Historically, Mexican American men and women have suffered negative stereotyping and prejudices that prevented them from securing desirable jobs and being upwardly mobile within the society. Therefore, many remain concentrated in low-income neighborhoods like the one portrayed in The House on Mango Street. Poverty is a reality faced by many Mexican American populations living in the United States. In The House on Mango Street, the theme of poverty pervades the stories. In “Alicia Who Sees Mice,” for example, the mice are a symbol of poverty. Alicia, who stays up late studying because she “doesn’t want to spend her whole life in a factory or behind a rolling pin,” sees the mice scurrying around after dark, a symbol of her circumstances in the neighborhood. In The House on Mango Street, the source of Esperanza’s embarrassment about her house and her circumstances derives from the poverty that many Mexican Americans face. In “Bums in the Attic,” the economic disparity between “people who live on hills” and those who live in the barrio is clear.
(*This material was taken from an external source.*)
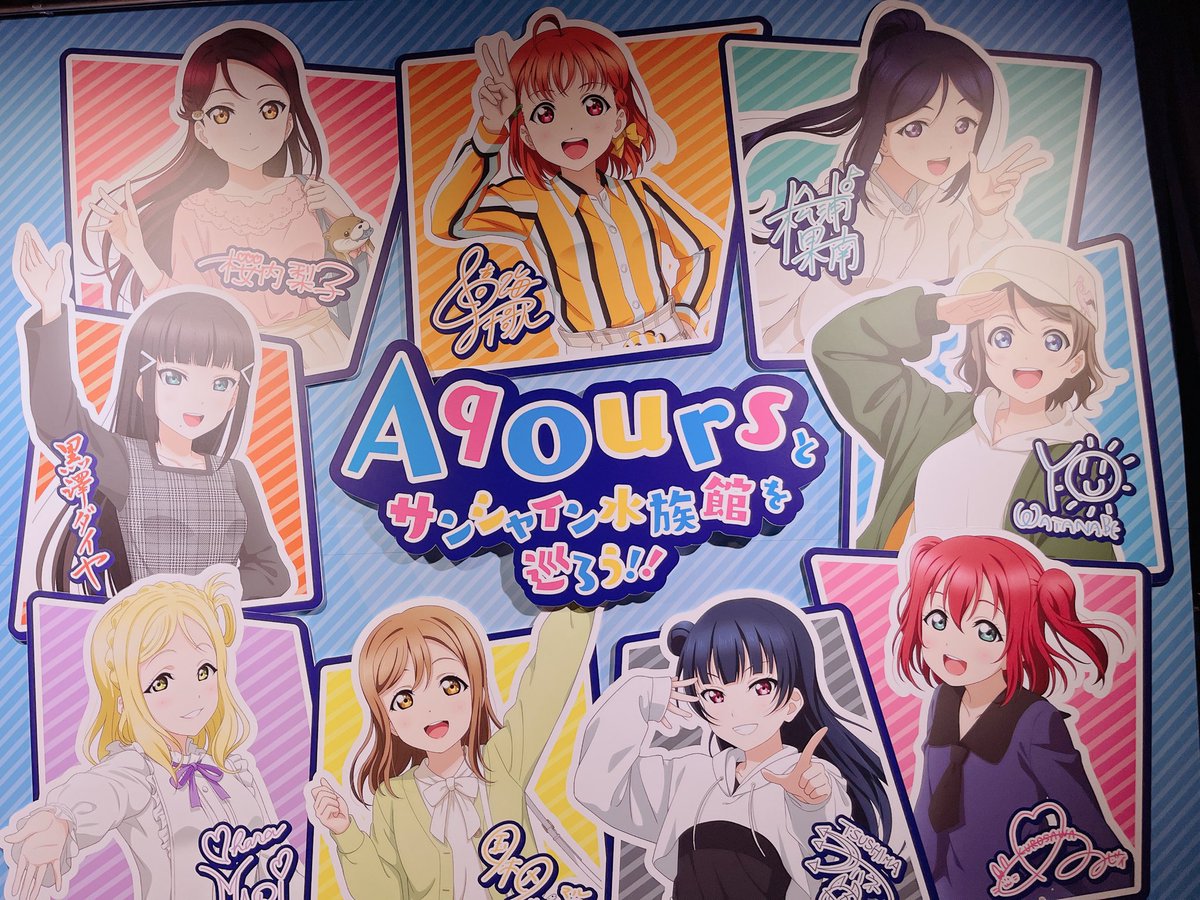 ai ♡ 🍓🌈🌸💕 on Twitter:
The role of women within the history of the Hispanic community is significant. Although in The House on Mango Street and other works by Cisneros, some Mexican American women are portrayed as trapped within a cycle of socialization, Cisneros noted in a 1992 interview in Interviews with Writers of the Post-Colonial World, “I have to say that the traditional role is kind of a myth. The traditional Mexican woman is a fierce woman. There’s a lot of victimization but we are also fierce. We are very fierce.”
Cisneros says she was influenced by American and British writers throughout high school, and she remembers reading works such as Lewis Carroll’s Alice’s Adventures in Wonderland. But only when she was introduced to the Chicago writing scene in college and graduate school did Cisneros come in contact with Chicano writers. Later, Chicano writers like Gary Soto, Lorna Dee Cervantes, and Alberto Rios were also among her circle of colleagues. Today, Sandra Cisneros stands foremost among Chicana writers who emerged in the 1980s, including Ana Castillo, Denise Chavez, and Gloria Anzaldua.